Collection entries
####
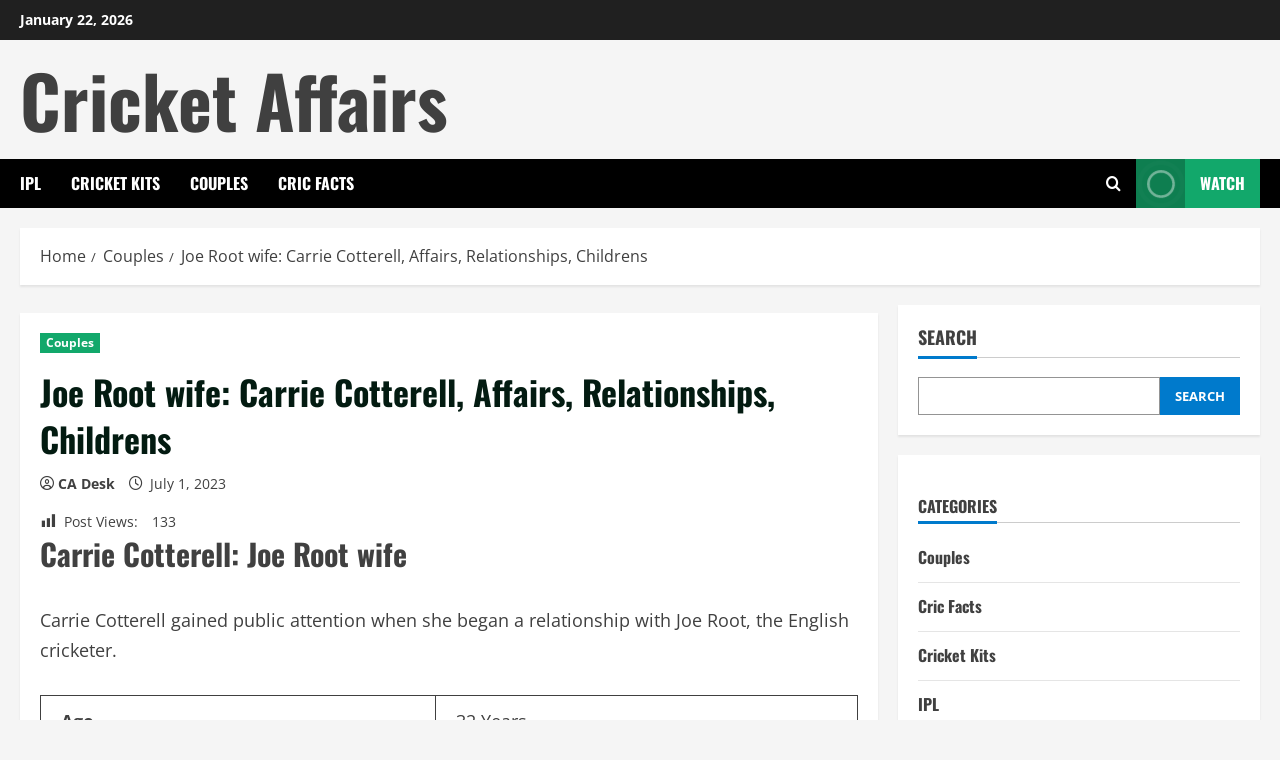

--- FILE ---
content_type: text/css; charset=UTF-8
request_url: https://cricketaffairs.com/wp-content/cache/min/1/wp-content/themes/newsgame/style.css?ver=1767435033
body_size: 1239
content:
body,button,input,select,optgroup,textarea{line-height:1.7}input{vertical-align:middle}textarea{width:100%}ul.wp-block-list,ol.wp-block-list{margin-bottom:20px}body .reply a,div#respond input[type="submit"],.btn-style1 a:visited,.btn-style1 a,button,input[type="button"],input[type="reset"],input[type="submit"]{padding:5px 10px;font-size:14px;text-transform:uppercase;font-weight:700}div#main-navigation-bar{background:#000}.exclusive-posts .exclusive-now{background-color:#12A86B}.main-navigation .menu-description{background-color:#12A86B}.main-navigation .menu-description:after{border-top:5px solid #12A86B}.morenews-header div.custom-menu-link>a{background:#12A86B}.af-cat-widget-carousel a.morenews-categories.category-color-1{background-color:#12A86B}a.morenews-categories.category-color-1{color:#12A86B}.af-cat-widget-carousel a.morenews-categories.category-color-2{background-color:#bb1919}a.morenews-categories.category-color-2{color:#bb1919}.aft-default-mode .entry-content>.wp-block-heading a:not(.has-link-color){border-color:#12A86B}p{margin-bottom:30px}.entry-content,.entry-header .post-excerpt{font-size:18px}body.single-post .entry-title,h1.page-title{font-size:34px}.cat-links li a{font-size:12px;letter-spacing:normal;line-height:1}ul.trail-items li a{font-size:16px;opacity:1}.entry-header .entry-meta{font-size:16px}.entry-header .post-excerpt{font-size:1.4rem}a.comment-reply-link{font-size:12px;padding:5px 10px;transition:all 300ms ease-out;text-transform:uppercase;font-weight:700}a.comment-reply-link,a.comment-reply-link:visited,a.comment-reply-link:hover,a.comment-reply-link:focus{color:#fff}.wp-calendar-table tbody,#wp-calendar tbody{color:#404040}.aft-dark-mode .wp-block-table :where(figcaption),.aft-dark-mode .wp-block-calendar table:where(:not(.has-text-color)),.aft-dark-mode .wp-calendar-table tbody,.aft-dark-mode #wp-calendar tbody{color:#fff}.gallery-caption{position:static}figcaption a{text-decoration:underline}.morenews-pagination .nav-links .page-numbers.dots{border-width:0}body.page div.comments-area{padding:0;-webkit-box-shadow:none;box-shadow:none}.entry-content>[class^="wp-block-"]{margin-bottom:30px}.wp-block-code code,.wp-block-code .editor-plain-text,body.aft-dark-mode #sidr,body.aft-dark-mode code,body.aft-dark-mode{background-color:#1a1a1a}.morenews-widget .wp-block-group .wp-block-heading{font-size:16px}ul.wp-block-categories-list.wp-block-categories li a,ul.wp-block-archives-list.wp-block-archives li a{font-weight:700;transition:all 0.075s linear;border-width:0}.mailchimp-block .block-title,.morenews_posts_slider_widget .read-single .read-details .read-title h3,article.latest-posts-full .read-title h3,.af-banner-carousel .read-title h3{font-size:34px}.wp-post-author .wp-post-author-meta-bio{opacity:1}.wp-post-author .awpa-display-name{font-weight:700}.awpa-review-field .right-star .awpa-rating-button{border-radius:50px;text-transform:none;font-weight:400;line-height:normal}a.awpa-more-posts:hover{border-bottom:1px solid!important}.single h3.awpa-title,.single .awpa-review-field h3{margin-top:2.5rem;padding-top:2.5rem;border-top:1px solid rgba(0,0,0,.2)}body .entry-content>ul a.wp-block-pages-list__item__link{border:none}article .promotionspace .morenews-customizer{margin-bottom:0}body .post-navigation .em-post-navigation{opacity:1;font-weight:400}.entry-content.read-details .entry-meta{font-size:16px}body.aft-dark-mode .header-promotion .morenews-widget,body.aft-default-mode .header-promotion .morenews-widget{background:transparent}div[id*="splw-location-weather"].splw-main-wrapper{max-width:unset!important}.home-featured-widgets .morenews-widget:last-child{margin-bottom:20px}.secondary-footer .af-container-row,.site-info .af-container-row{margin:0}body.single-post .aft-image-caption{background:rgb(0 0 0 / 75%)}.aft-image-caption p{opacity:1;font-size:14px}#gt_float_wrapper .gt_float_switcher .gt_options a{font-size:15px;font-weight:600;padding:8px 10px}.aft-dark-mode .post-page-numbers,.aft-dark-mode .morenews-pagination .nav-links .page-numbers{color:#fff;border-color:rgba(255,255,255,.3)}@media (min-width:1200px){body.single-content-mode-boxed article.af-single-article .post-thumbnail.full-width-image{padding-top:2.5rem}}@media screen and (max-width:768px){.exclusive-posts .exclusive-now{float:left}.main-navigation .menu .menu-mobile{width:50%}.header-layout-3 .site-header .site-branding .site-title,body .site-branding .site-title{font-size:2.75rem}.entry-header .read-details .entry-meta .posts-author{display:block;margin-top:20px}.entry-header .read-details .entry-meta .posts-date{display:block;padding:5px 0}}@media only screen and (max-width:640px){.container-wrapper{padding-left:10px;padding-right:10px}body.single-post .entry-title,body h1.page-title{font-size:1.75rem}body.single .entry-header .aft-post-excerpt-and-meta .post-excerpt{font-size:1.2rem}.reply,.comment div#respond,.comment-content,.comment .children{margin-left:50px}.comment-author img{width:30px}.comment .children .children .reply,.comment .children .children .comment-content,.comment .children .children .children .children{margin-left:0}}@media screen and (max-width:480px){.header-layout-3 .site-header .site-branding .site-title,body .site-branding .site-title{font-size:3.75rem}body .mailchimp-block .block-title,body .morenews_posts_slider_widget .read-single .read-details .read-title h3,body article.latest-posts-full .read-title h3,body .af-banner-carousel .read-title h3,body.single-post .entry-title,body h1.page-title{font-size:1.75rem}.af-reated-posts .read-title h3,.af-main-banner-thumb-posts .af-sec-post .read-title h3,.af-main-banner-latest-posts .read-title h3,.af-main-banner-featured-posts .read-title h3{font-size:20px}}@media only screen and (max-width:479px){.exclusive-posts .exclusive-now{float:none}.main-navigation .menu .menu-mobile{width:100%}}@media only screen and (max-width:375px){body .site-branding .site-title{font-size:2.75rem}}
####
* _What the exercise asks_
With the pictures omitted, print each line of the data above precisely as given.

* _Solution below_
--- FILE ---
content_type: text/css; charset=UTF-8
request_url: https://cricketaffairs.com/wp-content/cache/min/1/wp-content/themes/newsgame/style.css?ver=1767435033
body_size: 1239
content:
body,button,input,select,optgroup,textarea{line-height:1.7}input{vertical-align:middle}textarea{width:100%}ul.wp-block-list,ol.wp-block-list{margin-bottom:20px}body .reply a,div#respond input[type="submit"],.btn-style1 a:visited,.btn-style1 a,button,input[type="button"],input[type="reset"],input[type="submit"]{padding:5px 10px;font-size:14px;text-transform:uppercase;font-weight:700}div#main-navigation-bar{background:#000}.exclusive-posts .exclusive-now{background-color:#12A86B}.main-navigation .menu-description{background-color:#12A86B}.main-navigation .menu-description:after{border-top:5px solid #12A86B}.morenews-header div.custom-menu-link>a{background:#12A86B}.af-cat-widget-carousel a.morenews-categories.category-color-1{background-color:#12A86B}a.morenews-categories.category-color-1{color:#12A86B}.af-cat-widget-carousel a.morenews-categories.category-color-2{background-color:#bb1919}a.morenews-categories.category-color-2{color:#bb1919}.aft-default-mode .entry-content>.wp-block-heading a:not(.has-link-color){border-color:#12A86B}p{margin-bottom:30px}.entry-content,.entry-header .post-excerpt{font-size:18px}body.single-post .entry-title,h1.page-title{font-size:34px}.cat-links li a{font-size:12px;letter-spacing:normal;line-height:1}ul.trail-items li a{font-size:16px;opacity:1}.entry-header .entry-meta{font-size:16px}.entry-header .post-excerpt{font-size:1.4rem}a.comment-reply-link{font-size:12px;padding:5px 10px;transition:all 300ms ease-out;text-transform:uppercase;font-weight:700}a.comment-reply-link,a.comment-reply-link:visited,a.comment-reply-link:hover,a.comment-reply-link:focus{color:#fff}.wp-calendar-table tbody,#wp-calendar tbody{color:#404040}.aft-dark-mode .wp-block-table :where(figcaption),.aft-dark-mode .wp-block-calendar table:where(:not(.has-text-color)),.aft-dark-mode .wp-calendar-table tbody,.aft-dark-mode #wp-calendar tbody{color:#fff}.gallery-caption{position:static}figcaption a{text-decoration:underline}.morenews-pagination .nav-links .page-numbers.dots{border-width:0}body.page div.comments-area{padding:0;-webkit-box-shadow:none;box-shadow:none}.entry-content>[class^="wp-block-"]{margin-bottom:30px}.wp-block-code code,.wp-block-code .editor-plain-text,body.aft-dark-mode #sidr,body.aft-dark-mode code,body.aft-dark-mode{background-color:#1a1a1a}.morenews-widget .wp-block-group .wp-block-heading{font-size:16px}ul.wp-block-categories-list.wp-block-categories li a,ul.wp-block-archives-list.wp-block-archives li a{font-weight:700;transition:all 0.075s linear;border-width:0}.mailchimp-block .block-title,.morenews_posts_slider_widget .read-single .read-details .read-title h3,article.latest-posts-full .read-title h3,.af-banner-carousel .read-title h3{font-size:34px}.wp-post-author .wp-post-author-meta-bio{opacity:1}.wp-post-author .awpa-display-name{font-weight:700}.awpa-review-field .right-star .awpa-rating-button{border-radius:50px;text-transform:none;font-weight:400;line-height:normal}a.awpa-more-posts:hover{border-bottom:1px solid!important}.single h3.awpa-title,.single .awpa-review-field h3{margin-top:2.5rem;padding-top:2.5rem;border-top:1px solid rgba(0,0,0,.2)}body .entry-content>ul a.wp-block-pages-list__item__link{border:none}article .promotionspace .morenews-customizer{margin-bottom:0}body .post-navigation .em-post-navigation{opacity:1;font-weight:400}.entry-content.read-details .entry-meta{font-size:16px}body.aft-dark-mode .header-promotion .morenews-widget,body.aft-default-mode .header-promotion .morenews-widget{background:transparent}div[id*="splw-location-weather"].splw-main-wrapper{max-width:unset!important}.home-featured-widgets .morenews-widget:last-child{margin-bottom:20px}.secondary-footer .af-container-row,.site-info .af-container-row{margin:0}body.single-post .aft-image-caption{background:rgb(0 0 0 / 75%)}.aft-image-caption p{opacity:1;font-size:14px}#gt_float_wrapper .gt_float_switcher .gt_options a{font-size:15px;font-weight:600;padding:8px 10px}.aft-dark-mode .post-page-numbers,.aft-dark-mode .morenews-pagination .nav-links .page-numbers{color:#fff;border-color:rgba(255,255,255,.3)}@media (min-width:1200px){body.single-content-mode-boxed article.af-single-article .post-thumbnail.full-width-image{padding-top:2.5rem}}@media screen and (max-width:768px){.exclusive-posts .exclusive-now{float:left}.main-navigation .menu .menu-mobile{width:50%}.header-layout-3 .site-header .site-branding .site-title,body .site-branding .site-title{font-size:2.75rem}.entry-header .read-details .entry-meta .posts-author{display:block;margin-top:20px}.entry-header .read-details .entry-meta .posts-date{display:block;padding:5px 0}}@media only screen and (max-width:640px){.container-wrapper{padding-left:10px;padding-right:10px}body.single-post .entry-title,body h1.page-title{font-size:1.75rem}body.single .entry-header .aft-post-excerpt-and-meta .post-excerpt{font-size:1.2rem}.reply,.comment div#respond,.comment-content,.comment .children{margin-left:50px}.comment-author img{width:30px}.comment .children .children .reply,.comment .children .children .comment-content,.comment .children .children .children .children{margin-left:0}}@media screen and (max-width:480px){.header-layout-3 .site-header .site-branding .site-title,body .site-branding .site-title{font-size:3.75rem}body .mailchimp-block .block-title,body .morenews_posts_slider_widget .read-single .read-details .read-title h3,body article.latest-posts-full .read-title h3,body .af-banner-carousel .read-title h3,body.single-post .entry-title,body h1.page-title{font-size:1.75rem}.af-reated-posts .read-title h3,.af-main-banner-thumb-posts .af-sec-post .read-title h3,.af-main-banner-latest-posts .read-title h3,.af-main-banner-featured-posts .read-title h3{font-size:20px}}@media only screen and (max-width:479px){.exclusive-posts .exclusive-now{float:none}.main-navigation .menu .menu-mobile{width:100%}}@media only screen and (max-width:375px){body .site-branding .site-title{font-size:2.75rem}}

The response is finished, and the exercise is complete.